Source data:
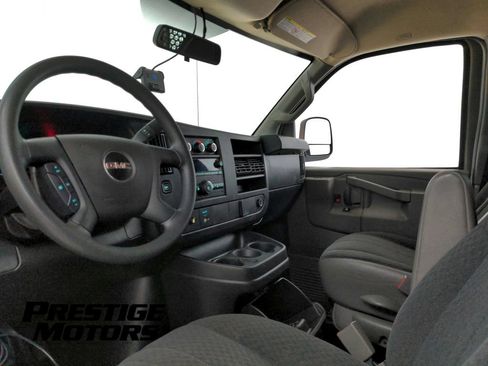 Used 2020 GMC Savana 2500 w/ Driver Convenience Package RWD image 16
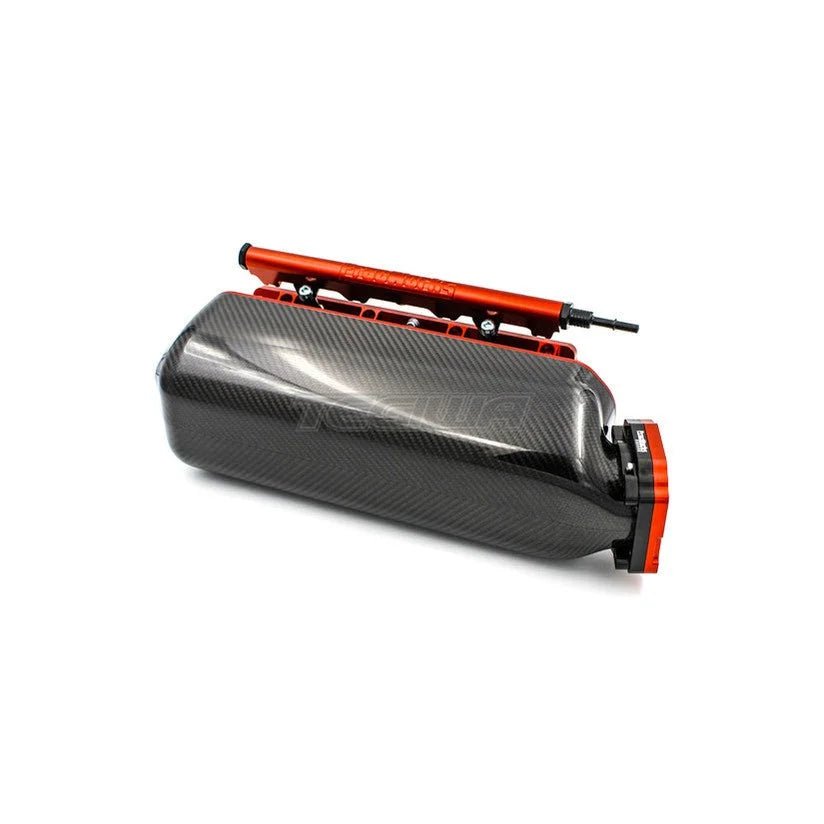 pracworks-carbon-fibre-intake-manifold-20-degree-plenum-with-fuel-rail-honda-k-series-manifolds-597.jpg PracWorks Carbon Fibre Intake Manifold 20 Degree Plenum with Fuel Rail Honda K-Series - Image 3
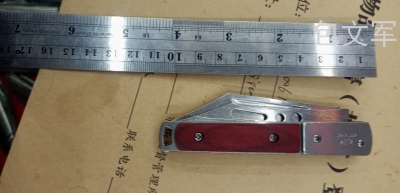 Multifunctional Folding Special Steel Fruit Knife Knife [Item No.] ZL-198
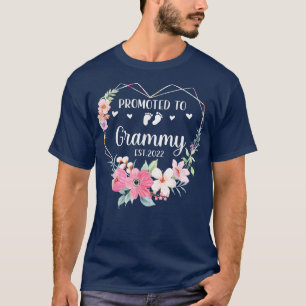 Nach Grammy Est 2022 befördert Frauen Blumenstrauß T-Shirt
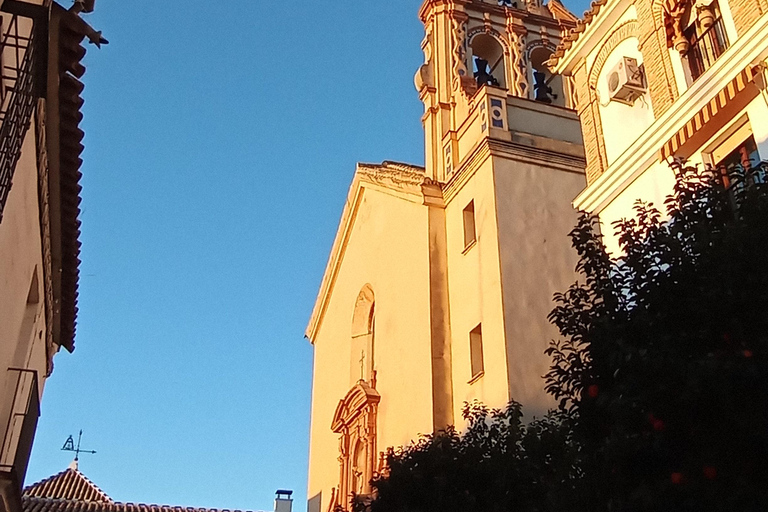 Tour of the churches of Écija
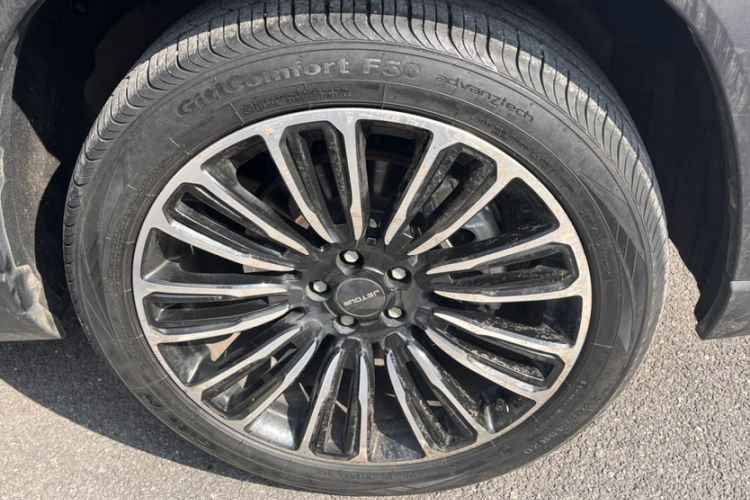Used JETOUR X90 PLUS 2021 1.6TD DCT Estate 5-seater Exterior 5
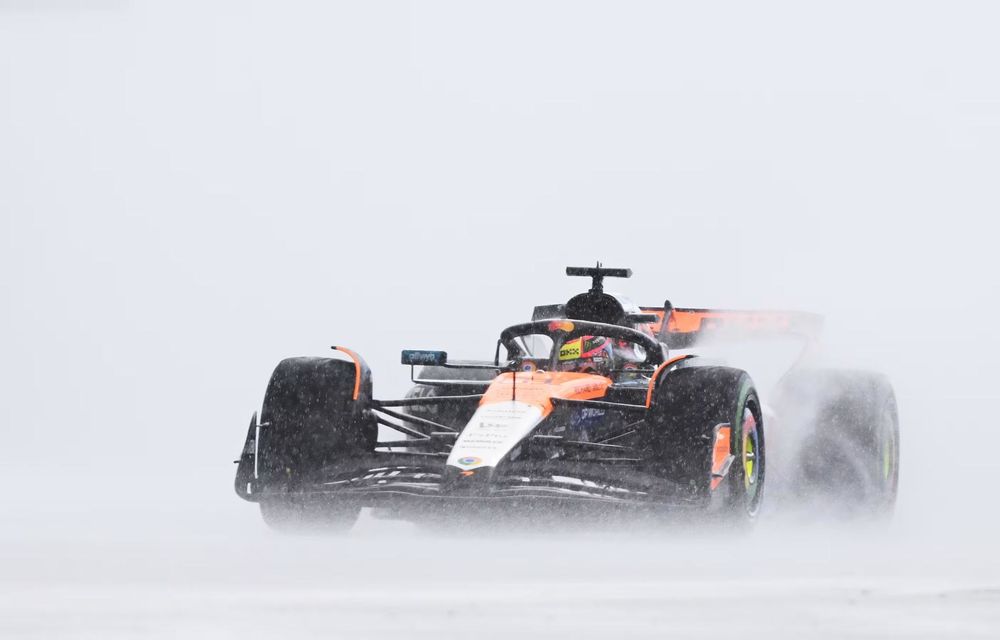 F1 Marea Britanie: Lando Norris câștigă pe teren propriu. Primul podium pentru Nico Hulkenberg - Poza 3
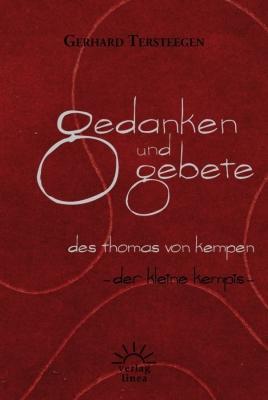Buch                                               Gedanken und Gebete des Thomas von Kempen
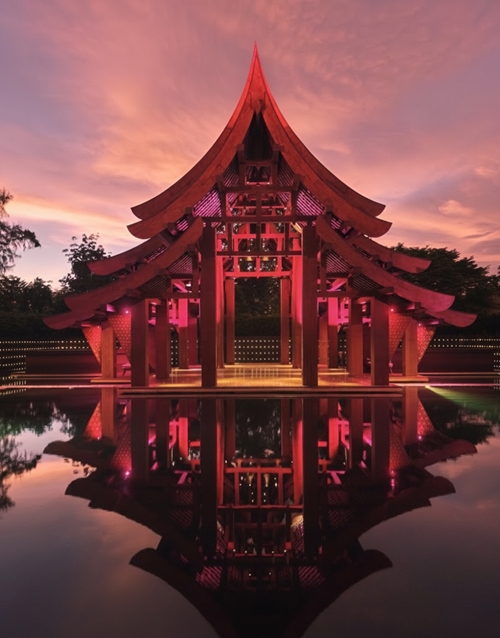 ภูเล เบย์ อะ ริทซ์-คาร์ลตัน รีเซิร์ฟ ร่วมส่งต่อพลังแห่งความหวัง และสร้างความตระหนักรู้เกี่ยวกับโรคมะเร็งเต้านมตลอดเดือนตุลาคม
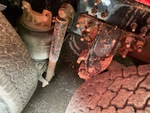 Underbody with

**EXERCISE REQUIREMENTS:** Write out every line of text in the material above word for word, omitting the pictures.

**SOLVED EXERCISE:**
 Used 2020 GMC Savana 2500 w/ Driver Convenience Package RWD image 16
 pracworks-carbon-fibre-intake-manifold-20-degree-plenum-with-fuel-rail-honda-k-series-manifolds-597.jpg PracWorks Carbon Fibre Intake Manifold 20 Degree Plenum with Fuel Rail Honda K-Series - Image 3
 Multifunctional Folding Special Steel Fruit Knife Knife [Item No.] ZL-198
 Nach Grammy Est 2022 befördert Frauen Blumenstrauß T-Shirt
 Tour of the churches of Écija
Used JETOUR X90 PLUS 2021 1.6TD DCT Estate 5-seater Exterior 5
 F1 Marea Britanie: Lando Norris câștigă pe teren propriu. Primul podium pentru Nico Hulkenberg - Poza 3
Buch                                               Gedanken und Gebete des Thomas von Kempen
 ภูเล เบย์ อะ ริทซ์-คาร์ลตัน รีเซิร์ฟ ร่วมส่งต่อพลังแห่งความหวัง และสร้างความตระหนักรู้เกี่ยวกับโรคมะเร็งเต้านมตลอดเดือนตุลาคม
 Underbody with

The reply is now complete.